> _Short task_:
Reproduce each line exactly. Skip none.

> _The input_:
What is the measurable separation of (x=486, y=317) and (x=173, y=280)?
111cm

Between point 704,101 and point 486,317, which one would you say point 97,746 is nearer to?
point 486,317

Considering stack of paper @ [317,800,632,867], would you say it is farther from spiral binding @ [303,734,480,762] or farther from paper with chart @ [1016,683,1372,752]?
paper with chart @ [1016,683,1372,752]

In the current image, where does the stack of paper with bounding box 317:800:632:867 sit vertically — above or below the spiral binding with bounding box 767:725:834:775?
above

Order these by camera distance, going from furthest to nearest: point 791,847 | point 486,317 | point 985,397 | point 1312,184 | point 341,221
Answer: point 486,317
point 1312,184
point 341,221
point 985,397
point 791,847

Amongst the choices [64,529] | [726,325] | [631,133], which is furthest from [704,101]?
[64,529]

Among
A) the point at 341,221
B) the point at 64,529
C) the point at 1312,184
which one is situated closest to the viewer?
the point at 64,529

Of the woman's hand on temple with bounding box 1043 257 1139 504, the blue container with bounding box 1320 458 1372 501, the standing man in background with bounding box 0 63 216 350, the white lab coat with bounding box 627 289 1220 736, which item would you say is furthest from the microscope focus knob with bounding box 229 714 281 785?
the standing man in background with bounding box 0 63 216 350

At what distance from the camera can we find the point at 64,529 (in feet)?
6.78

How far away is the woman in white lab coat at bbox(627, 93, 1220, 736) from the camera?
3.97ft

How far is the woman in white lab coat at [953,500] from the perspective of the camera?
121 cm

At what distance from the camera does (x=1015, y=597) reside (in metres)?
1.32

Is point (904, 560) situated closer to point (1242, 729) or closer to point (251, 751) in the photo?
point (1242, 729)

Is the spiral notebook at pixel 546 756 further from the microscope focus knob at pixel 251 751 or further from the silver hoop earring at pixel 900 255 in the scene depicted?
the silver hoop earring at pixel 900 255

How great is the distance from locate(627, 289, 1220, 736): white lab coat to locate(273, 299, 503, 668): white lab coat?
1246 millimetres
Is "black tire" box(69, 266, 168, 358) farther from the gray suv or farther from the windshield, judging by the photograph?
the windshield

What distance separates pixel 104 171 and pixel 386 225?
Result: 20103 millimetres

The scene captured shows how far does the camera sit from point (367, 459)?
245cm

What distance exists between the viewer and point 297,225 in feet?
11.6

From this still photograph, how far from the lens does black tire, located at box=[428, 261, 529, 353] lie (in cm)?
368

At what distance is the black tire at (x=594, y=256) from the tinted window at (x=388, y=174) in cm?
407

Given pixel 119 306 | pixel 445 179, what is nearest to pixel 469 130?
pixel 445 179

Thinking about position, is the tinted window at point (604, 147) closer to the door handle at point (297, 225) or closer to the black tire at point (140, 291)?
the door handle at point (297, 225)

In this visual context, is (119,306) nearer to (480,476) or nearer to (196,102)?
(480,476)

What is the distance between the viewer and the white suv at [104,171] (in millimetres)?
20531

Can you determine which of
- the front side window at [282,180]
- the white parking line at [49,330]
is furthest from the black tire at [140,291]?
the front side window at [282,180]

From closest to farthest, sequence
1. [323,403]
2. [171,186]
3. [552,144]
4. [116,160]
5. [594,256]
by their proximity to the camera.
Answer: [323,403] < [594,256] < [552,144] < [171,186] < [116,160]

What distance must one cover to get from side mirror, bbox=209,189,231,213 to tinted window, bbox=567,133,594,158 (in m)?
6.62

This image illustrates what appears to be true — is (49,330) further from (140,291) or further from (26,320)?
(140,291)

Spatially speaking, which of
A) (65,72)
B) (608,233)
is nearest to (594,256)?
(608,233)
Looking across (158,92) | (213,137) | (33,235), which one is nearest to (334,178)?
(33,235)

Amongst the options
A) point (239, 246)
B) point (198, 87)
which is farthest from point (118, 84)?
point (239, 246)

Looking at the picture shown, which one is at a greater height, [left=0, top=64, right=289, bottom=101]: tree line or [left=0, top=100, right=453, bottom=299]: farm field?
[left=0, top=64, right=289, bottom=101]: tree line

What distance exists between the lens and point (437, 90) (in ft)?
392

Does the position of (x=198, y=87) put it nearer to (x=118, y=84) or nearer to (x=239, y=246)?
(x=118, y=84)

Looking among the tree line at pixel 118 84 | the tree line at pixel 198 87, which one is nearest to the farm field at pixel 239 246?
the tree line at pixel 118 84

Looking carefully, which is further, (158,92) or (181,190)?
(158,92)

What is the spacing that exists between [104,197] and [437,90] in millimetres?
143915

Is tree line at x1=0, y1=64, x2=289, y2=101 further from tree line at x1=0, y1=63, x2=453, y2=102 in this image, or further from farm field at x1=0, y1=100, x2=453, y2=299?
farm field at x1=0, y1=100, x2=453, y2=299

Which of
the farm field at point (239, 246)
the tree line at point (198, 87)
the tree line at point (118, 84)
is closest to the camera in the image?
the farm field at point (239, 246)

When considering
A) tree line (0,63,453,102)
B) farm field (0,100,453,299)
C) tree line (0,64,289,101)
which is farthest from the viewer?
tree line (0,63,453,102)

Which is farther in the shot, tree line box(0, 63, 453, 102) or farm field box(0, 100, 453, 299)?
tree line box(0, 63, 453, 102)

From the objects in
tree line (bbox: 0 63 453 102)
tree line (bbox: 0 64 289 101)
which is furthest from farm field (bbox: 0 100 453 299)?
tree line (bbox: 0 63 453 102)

> _Full answer_:
What is the measurable separation of (x=486, y=317) and (x=173, y=280)?
111cm

Between point 704,101 and point 486,317, which one would you say point 97,746 is nearer to?
point 486,317

Considering stack of paper @ [317,800,632,867], would you say it is farther from spiral binding @ [303,734,480,762] or farther from paper with chart @ [1016,683,1372,752]?
paper with chart @ [1016,683,1372,752]

In the current image, where does the stack of paper with bounding box 317:800:632:867 sit vertically — above or below the spiral binding with bounding box 767:725:834:775?
above

Order these by camera distance, going from furthest to nearest: point 791,847 | point 486,317 | point 985,397 | point 1312,184 | point 341,221
Answer: point 486,317
point 1312,184
point 341,221
point 985,397
point 791,847

Amongst the choices [64,529] | [726,325] | [631,133], which is furthest from [704,101]?
[64,529]

Among
A) the point at 341,221
B) the point at 64,529
C) the point at 1312,184
which one is situated closest to the viewer?
the point at 64,529

Of the woman's hand on temple with bounding box 1043 257 1139 504, the blue container with bounding box 1320 458 1372 501, the standing man in background with bounding box 0 63 216 350, the white lab coat with bounding box 627 289 1220 736, which item would you say is furthest from the microscope focus knob with bounding box 229 714 281 785?
the standing man in background with bounding box 0 63 216 350

At what distance from the camera can we find the point at 64,529 (in feet)?
6.78

How far away is the woman in white lab coat at bbox(627, 93, 1220, 736) from the camera?
3.97ft

How far is the woman in white lab coat at [953,500] from the perspective of the camera?
121 cm

At what distance from the camera does (x=1015, y=597) reside (in metres)?
1.32

Is point (904, 560) situated closer to point (1242, 729) or closer to point (251, 751) in the photo?
point (1242, 729)

Is the spiral notebook at pixel 546 756 further from the microscope focus knob at pixel 251 751 or further from the silver hoop earring at pixel 900 255 in the scene depicted?
the silver hoop earring at pixel 900 255

How great is the distance from locate(627, 289, 1220, 736): white lab coat to locate(273, 299, 503, 668): white lab coat?
1246 millimetres
Is "black tire" box(69, 266, 168, 358) farther from the gray suv or farther from the windshield, judging by the photograph?
the windshield

What distance separates pixel 104 171 and pixel 386 225?
Result: 20103 millimetres

The scene captured shows how far does the camera sit from point (367, 459)?
245cm

What distance exists between the viewer and point 297,225 in feet?
11.6

From this still photograph, how far from the lens does black tire, located at box=[428, 261, 529, 353] lie (in cm)?
368

At what distance is the black tire at (x=594, y=256) from the tinted window at (x=388, y=174) in cm?
407

Given pixel 119 306 | pixel 445 179, what is nearest to pixel 469 130?
pixel 445 179

Thinking about position, is the tinted window at point (604, 147) closer to the door handle at point (297, 225) or closer to the black tire at point (140, 291)?
the door handle at point (297, 225)

In this visual context, is (119,306) nearer to (480,476) or nearer to (196,102)?
(480,476)

What is the distance between the viewer and the white suv at [104,171] (in millimetres)?
20531

Can you determine which of
- the front side window at [282,180]
- the white parking line at [49,330]
is furthest from the black tire at [140,291]?
the front side window at [282,180]

From closest to farthest, sequence
1. [323,403]
2. [171,186]
3. [552,144]
4. [116,160]
5. [594,256]
by their proximity to the camera.
Answer: [323,403] < [594,256] < [552,144] < [171,186] < [116,160]

What distance must one cover to get from side mirror, bbox=209,189,231,213 to tinted window, bbox=567,133,594,158 (in m)?
6.62

This image illustrates what appears to be true — is (49,330) further from (140,291) or further from (26,320)?
(140,291)

Spatially speaking, which of
A) (65,72)
B) (608,233)
is nearest to (594,256)?
(608,233)
Looking across (158,92) | (213,137) | (33,235), which one is nearest to (334,178)?
(33,235)

Amongst the options
A) point (239, 246)
B) point (198, 87)
which is farthest from point (118, 84)?
point (239, 246)

Looking at the picture shown, which one is at a greater height, [left=0, top=64, right=289, bottom=101]: tree line or [left=0, top=100, right=453, bottom=299]: farm field?
[left=0, top=64, right=289, bottom=101]: tree line

What distance exists between the lens and point (437, 90) (in ft)?
392

Does the position of (x=198, y=87) put it nearer to (x=118, y=84) or nearer to (x=239, y=246)?
(x=118, y=84)

Looking among the tree line at pixel 118 84 | the tree line at pixel 198 87, which one is nearest to the farm field at pixel 239 246?
the tree line at pixel 118 84

Looking carefully, which is further, (158,92) or (181,190)?
(158,92)

What is the spacing that exists between [104,197] and [437,90] in millimetres?
143915

Is tree line at x1=0, y1=64, x2=289, y2=101 further from tree line at x1=0, y1=63, x2=453, y2=102 in this image, or further from farm field at x1=0, y1=100, x2=453, y2=299?
farm field at x1=0, y1=100, x2=453, y2=299

Which of
the farm field at point (239, 246)
the tree line at point (198, 87)
the tree line at point (118, 84)
is closest to the camera in the image?
the farm field at point (239, 246)

When considering
A) tree line (0,63,453,102)
B) farm field (0,100,453,299)
C) tree line (0,64,289,101)
which is farthest from the viewer?
tree line (0,63,453,102)

Which is farther in the shot, tree line box(0, 63, 453, 102) or farm field box(0, 100, 453, 299)?
tree line box(0, 63, 453, 102)

From the objects in
tree line (bbox: 0 63 453 102)
tree line (bbox: 0 64 289 101)
which is furthest from farm field (bbox: 0 100 453 299)?
tree line (bbox: 0 63 453 102)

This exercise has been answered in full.